### Extracted information:
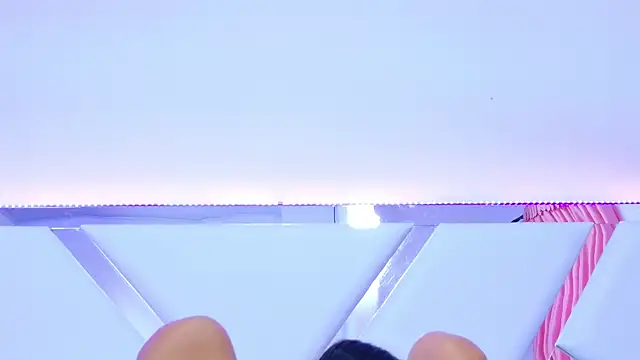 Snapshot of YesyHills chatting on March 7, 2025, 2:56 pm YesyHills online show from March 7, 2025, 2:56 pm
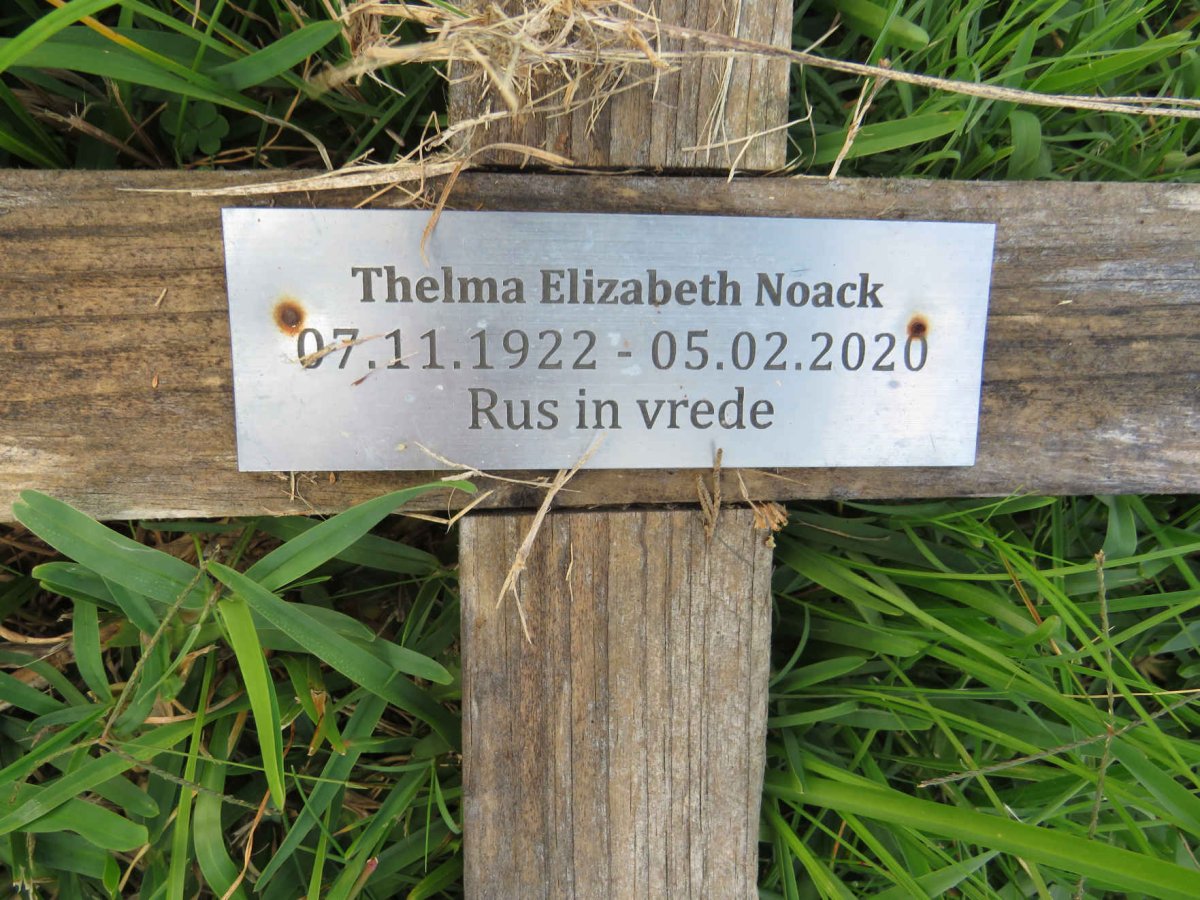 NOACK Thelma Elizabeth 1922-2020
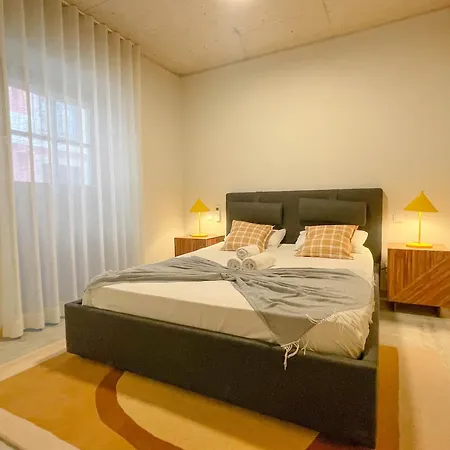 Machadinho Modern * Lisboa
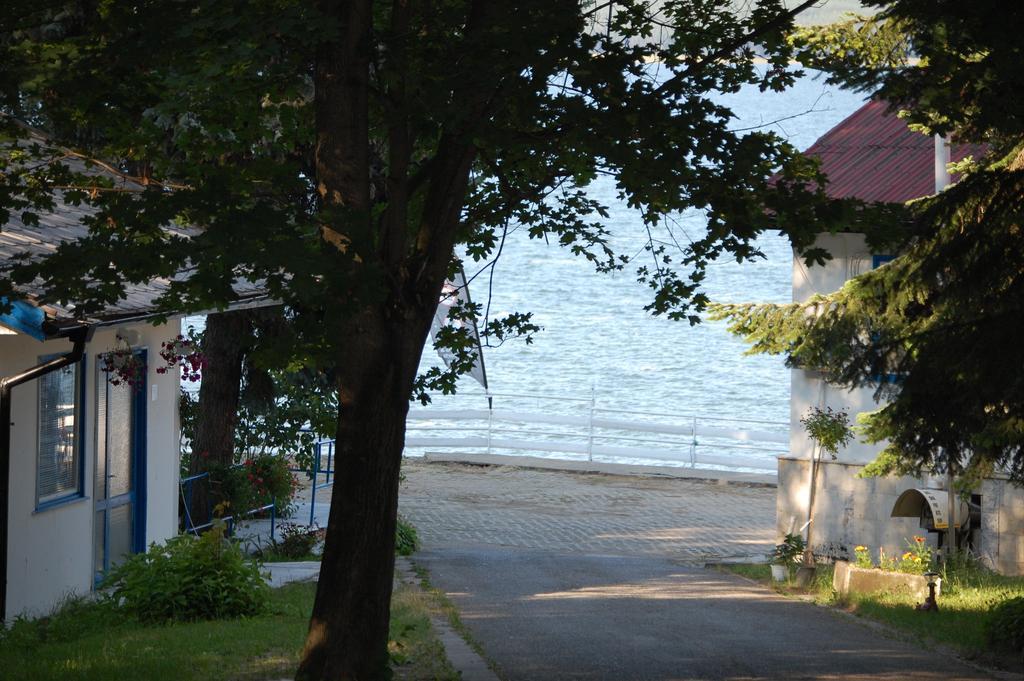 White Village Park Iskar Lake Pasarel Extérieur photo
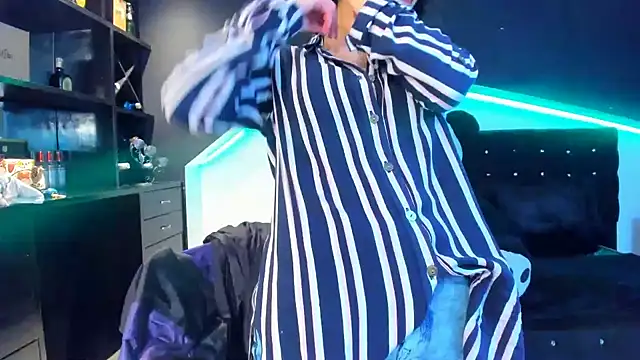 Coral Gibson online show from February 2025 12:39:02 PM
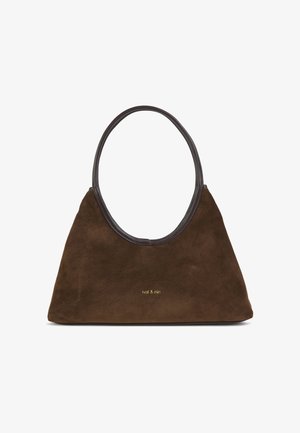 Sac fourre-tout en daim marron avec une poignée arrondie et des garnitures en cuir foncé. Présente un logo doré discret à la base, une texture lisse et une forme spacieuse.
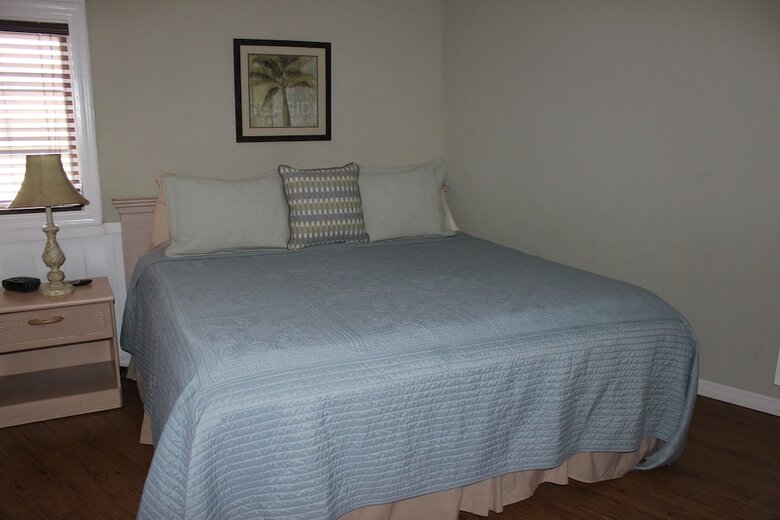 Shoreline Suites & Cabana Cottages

==

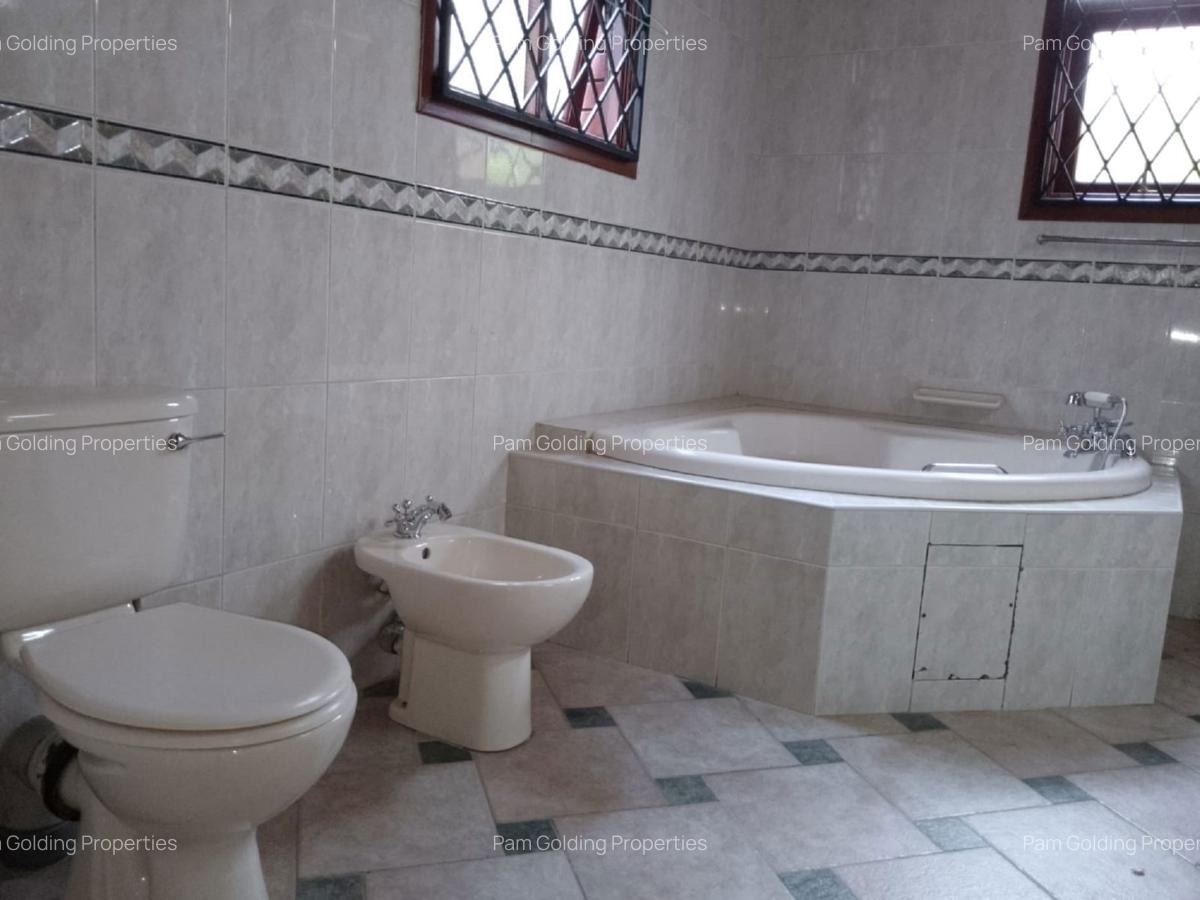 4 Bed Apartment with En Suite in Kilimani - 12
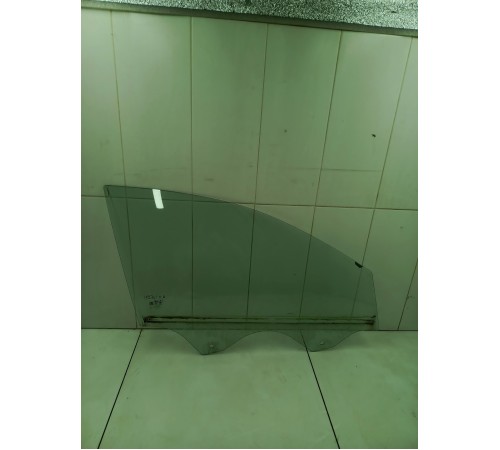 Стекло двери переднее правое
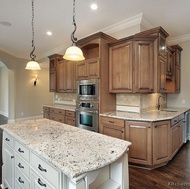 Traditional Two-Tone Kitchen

* * *

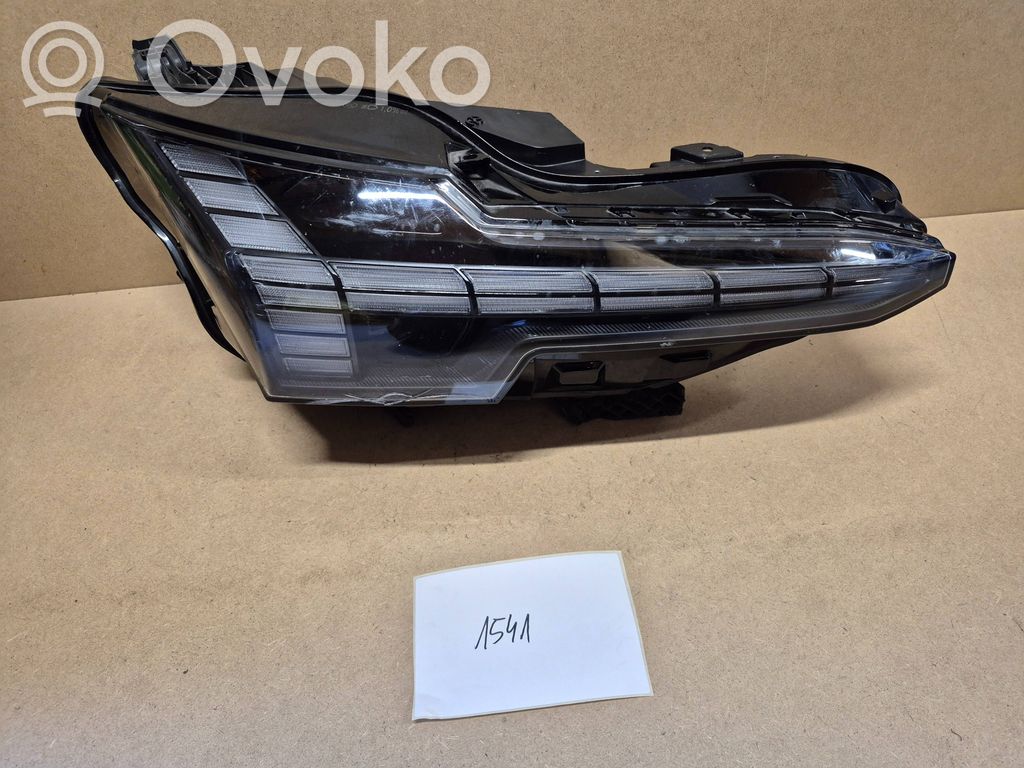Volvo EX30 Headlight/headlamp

### Work order:
Convert the data starting with the line that contains "Snapshot of YesyHills" and going on through the line that contains "Shoreline Suites & Cabana Cottages" into a numbered list, skipping any blank lines and including only those lines. Leave the pictures out of your answer.

### Result of this exercise:
1.  Snapshot of YesyHills chatting on March 7, 2025, 2:56 pm YesyHills online show from March 7, 2025, 2:56 pm
2.  NOACK Thelma Elizabeth 1922-2020
3.  Machadinho Modern * Lisboa
4.  White Village Park Iskar Lake Pasarel Extérieur photo
5.  Coral Gibson online show from February 2025 12:39:02 PM
6.  Sac fourre-tout en daim marron avec une poignée arrondie et des garnitures en cuir foncé. Présente un logo doré discret à la base, une texture lisse et une forme spacieuse.
7.  Shoreline Suites & Cabana Cottages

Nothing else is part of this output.